If you think you observed this then either your observation is wrong or
something weird happened. I.e. you you could have experienced a loss of
connection and then a (silent) reconnect. Also phpMyAdmin behaves
differently in that aspect: it does not retain the connection between page
reloads.
But as said before:
1. queries run over the same connection (in connector/C++: from the same
sql::Connection object) are guaranteed to use the same context. Except for
connection loss and reconnect. I suggest to turn reconnect off.
2. if you type multiple queries, separated by semicolons, into the MySQL
command line client, they will be separated by the command line client and
sent to the MySQL server separately. They will hence also be executed
separately. And the server will never see the semicolons you have typed.
This is a feature of the MySQL command line client and if you want to have
it in your own program, you must implement it yourselves (but why?)

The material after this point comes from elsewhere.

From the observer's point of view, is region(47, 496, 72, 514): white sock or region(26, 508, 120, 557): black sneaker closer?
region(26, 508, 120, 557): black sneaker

3. in most cases it makes no sense to send multiple queries at once. This is
so for several reasons:
3a) all statements require the status to be read, many statements return a
result set. It's much easier to read the status and the result set after
each single statement, as to first send all statements and then check all
the results at once.
3b) often the program flow depends on the outcome of a statement. Depending
on the success of one query your program might send one or the other query
or it might even stop completely on a failure. Note: the MySQL command line
client implements some logic too: if a query fails, it stops the execution
(ignores all subsequent queries)
3c) even if a connector allows to send multiple queries, it's a good thing
to disable it. Because by disabling it, the whole class of SQL injection
attacks becomes useless for the attacker.
TL;DR: if you use connector/C++, send your queries one by one and implement
proper status checks. Read up on transactions if you need atomicity. Turn
off automatic reconnects. Read up on SQL injection attacks.